(Rows excerpted from a collection)
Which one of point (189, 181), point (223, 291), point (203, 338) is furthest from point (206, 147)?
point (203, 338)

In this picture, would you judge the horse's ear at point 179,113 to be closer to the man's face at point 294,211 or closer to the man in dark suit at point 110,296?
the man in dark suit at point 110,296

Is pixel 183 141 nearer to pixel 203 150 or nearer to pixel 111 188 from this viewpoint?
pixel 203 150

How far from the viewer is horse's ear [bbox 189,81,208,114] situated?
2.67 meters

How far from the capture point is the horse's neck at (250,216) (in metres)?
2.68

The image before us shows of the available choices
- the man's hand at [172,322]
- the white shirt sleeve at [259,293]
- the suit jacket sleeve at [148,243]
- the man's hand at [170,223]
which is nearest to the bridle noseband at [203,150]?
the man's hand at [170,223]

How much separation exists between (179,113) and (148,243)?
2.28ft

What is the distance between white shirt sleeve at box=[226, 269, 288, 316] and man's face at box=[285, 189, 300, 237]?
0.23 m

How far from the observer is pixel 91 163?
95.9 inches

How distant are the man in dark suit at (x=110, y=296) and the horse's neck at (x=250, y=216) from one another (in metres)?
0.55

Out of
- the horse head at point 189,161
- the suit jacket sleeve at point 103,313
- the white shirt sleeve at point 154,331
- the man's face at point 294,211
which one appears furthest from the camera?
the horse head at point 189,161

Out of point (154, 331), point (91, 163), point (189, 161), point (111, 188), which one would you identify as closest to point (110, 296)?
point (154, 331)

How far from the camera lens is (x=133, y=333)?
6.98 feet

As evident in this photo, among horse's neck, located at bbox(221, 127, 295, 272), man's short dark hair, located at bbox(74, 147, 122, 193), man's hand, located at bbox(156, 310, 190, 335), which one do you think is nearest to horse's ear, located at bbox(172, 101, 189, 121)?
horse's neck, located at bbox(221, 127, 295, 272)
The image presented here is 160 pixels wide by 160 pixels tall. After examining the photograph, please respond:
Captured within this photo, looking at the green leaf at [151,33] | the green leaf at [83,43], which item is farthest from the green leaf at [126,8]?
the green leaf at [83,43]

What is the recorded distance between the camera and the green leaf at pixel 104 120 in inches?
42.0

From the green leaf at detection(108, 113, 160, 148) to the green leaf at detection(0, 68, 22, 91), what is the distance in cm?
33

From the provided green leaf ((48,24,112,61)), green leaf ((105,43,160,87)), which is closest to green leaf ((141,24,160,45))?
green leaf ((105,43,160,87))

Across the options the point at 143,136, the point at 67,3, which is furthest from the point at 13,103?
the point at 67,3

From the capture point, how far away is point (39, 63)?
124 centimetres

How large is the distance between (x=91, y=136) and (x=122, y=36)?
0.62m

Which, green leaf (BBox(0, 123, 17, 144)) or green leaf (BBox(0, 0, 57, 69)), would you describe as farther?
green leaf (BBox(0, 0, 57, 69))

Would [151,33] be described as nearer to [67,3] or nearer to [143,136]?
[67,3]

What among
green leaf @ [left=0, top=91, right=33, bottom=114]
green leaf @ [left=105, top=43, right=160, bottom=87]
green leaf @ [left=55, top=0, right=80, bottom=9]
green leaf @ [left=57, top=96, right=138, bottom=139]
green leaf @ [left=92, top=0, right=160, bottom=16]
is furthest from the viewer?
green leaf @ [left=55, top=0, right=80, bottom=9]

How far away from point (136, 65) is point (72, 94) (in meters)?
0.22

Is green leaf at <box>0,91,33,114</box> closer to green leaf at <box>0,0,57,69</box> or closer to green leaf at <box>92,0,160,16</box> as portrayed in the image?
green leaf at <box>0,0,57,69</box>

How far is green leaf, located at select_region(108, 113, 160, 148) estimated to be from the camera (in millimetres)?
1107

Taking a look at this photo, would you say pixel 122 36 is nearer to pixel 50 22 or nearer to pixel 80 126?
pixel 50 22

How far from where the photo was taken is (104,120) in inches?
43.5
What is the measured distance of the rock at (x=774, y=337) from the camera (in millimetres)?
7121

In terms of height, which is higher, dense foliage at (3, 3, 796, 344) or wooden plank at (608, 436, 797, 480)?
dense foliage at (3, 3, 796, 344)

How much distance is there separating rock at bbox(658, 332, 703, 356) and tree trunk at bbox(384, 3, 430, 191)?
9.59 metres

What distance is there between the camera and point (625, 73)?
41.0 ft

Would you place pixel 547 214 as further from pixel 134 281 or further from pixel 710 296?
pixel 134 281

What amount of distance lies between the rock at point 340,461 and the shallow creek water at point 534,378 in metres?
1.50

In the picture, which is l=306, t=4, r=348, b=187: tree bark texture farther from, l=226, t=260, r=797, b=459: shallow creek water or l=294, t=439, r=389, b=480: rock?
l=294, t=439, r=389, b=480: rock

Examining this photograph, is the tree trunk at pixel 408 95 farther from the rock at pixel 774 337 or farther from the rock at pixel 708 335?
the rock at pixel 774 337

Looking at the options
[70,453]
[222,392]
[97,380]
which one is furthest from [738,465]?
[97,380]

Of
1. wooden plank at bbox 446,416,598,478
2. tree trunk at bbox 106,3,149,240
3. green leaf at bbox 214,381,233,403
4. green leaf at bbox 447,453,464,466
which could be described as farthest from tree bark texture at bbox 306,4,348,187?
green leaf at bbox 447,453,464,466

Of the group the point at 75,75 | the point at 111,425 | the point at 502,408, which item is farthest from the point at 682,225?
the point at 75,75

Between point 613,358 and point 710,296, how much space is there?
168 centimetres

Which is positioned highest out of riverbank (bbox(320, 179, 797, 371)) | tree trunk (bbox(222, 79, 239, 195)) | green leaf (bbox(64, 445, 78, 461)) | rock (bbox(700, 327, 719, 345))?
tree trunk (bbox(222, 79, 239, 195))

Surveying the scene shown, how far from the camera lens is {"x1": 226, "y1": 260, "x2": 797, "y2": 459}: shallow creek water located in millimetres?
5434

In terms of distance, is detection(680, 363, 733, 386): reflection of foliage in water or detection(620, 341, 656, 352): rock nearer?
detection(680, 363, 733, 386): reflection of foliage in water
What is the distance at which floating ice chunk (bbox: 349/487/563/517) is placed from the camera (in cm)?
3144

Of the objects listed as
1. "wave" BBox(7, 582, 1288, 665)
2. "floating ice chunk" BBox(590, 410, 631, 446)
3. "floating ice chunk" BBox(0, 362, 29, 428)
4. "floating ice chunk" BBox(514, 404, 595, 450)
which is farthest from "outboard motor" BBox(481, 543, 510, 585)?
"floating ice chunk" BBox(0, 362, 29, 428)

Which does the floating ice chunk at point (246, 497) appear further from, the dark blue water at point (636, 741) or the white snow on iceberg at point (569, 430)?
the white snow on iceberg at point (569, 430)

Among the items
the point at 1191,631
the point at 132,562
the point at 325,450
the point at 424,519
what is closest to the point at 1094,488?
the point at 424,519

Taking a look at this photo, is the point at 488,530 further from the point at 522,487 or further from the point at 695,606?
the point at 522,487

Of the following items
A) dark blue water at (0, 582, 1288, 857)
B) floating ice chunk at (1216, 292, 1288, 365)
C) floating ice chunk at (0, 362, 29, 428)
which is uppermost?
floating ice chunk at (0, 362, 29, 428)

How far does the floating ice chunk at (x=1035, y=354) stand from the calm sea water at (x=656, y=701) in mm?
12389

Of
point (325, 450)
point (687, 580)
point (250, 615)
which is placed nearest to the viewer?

- Exercise objective -
Recast the stretch of the rows from the line containing "Of the objects listed as" through the end of the rows as a Markdown table with two columns, No. and Line. Number each line in order, and leave out blank lines.

- Written response -
| No. | Line |
|---|---|
| 1 | Of the objects listed as |
| 2 | 1. "wave" BBox(7, 582, 1288, 665) |
| 3 | 2. "floating ice chunk" BBox(590, 410, 631, 446) |
| 4 | 3. "floating ice chunk" BBox(0, 362, 29, 428) |
| 5 | 4. "floating ice chunk" BBox(514, 404, 595, 450) |
| 6 | which is farthest from "outboard motor" BBox(481, 543, 510, 585)? |
| 7 | "floating ice chunk" BBox(0, 362, 29, 428) |
| 8 | Which does the floating ice chunk at point (246, 497) appear further from, the dark blue water at point (636, 741) or the white snow on iceberg at point (569, 430)? |
| 9 | the white snow on iceberg at point (569, 430) |
| 10 | Among the items |
| 11 | the point at 1191,631 |
| 12 | the point at 132,562 |
| 13 | the point at 325,450 |
| 14 | the point at 424,519 |
| 15 | what is closest to the point at 1094,488? |
| 16 | the point at 424,519 |
| 17 | Taking a look at this photo, is the point at 488,530 further from the point at 522,487 or further from the point at 695,606? |
| 18 | the point at 522,487 |
| 19 | Of the following items |
| 20 | A) dark blue water at (0, 582, 1288, 857) |
| 21 | B) floating ice chunk at (1216, 292, 1288, 365) |
| 22 | C) floating ice chunk at (0, 362, 29, 428) |
| 23 | which is uppermost? |
| 24 | floating ice chunk at (0, 362, 29, 428) |
| 25 | How far does the floating ice chunk at (x=1035, y=354) stand from the calm sea water at (x=656, y=701) in mm? |
| 26 | 12389 |
| 27 | Of |
| 28 | point (325, 450) |
| 29 | point (687, 580) |
| 30 | point (250, 615) |
| 31 | which is placed nearest to the viewer? |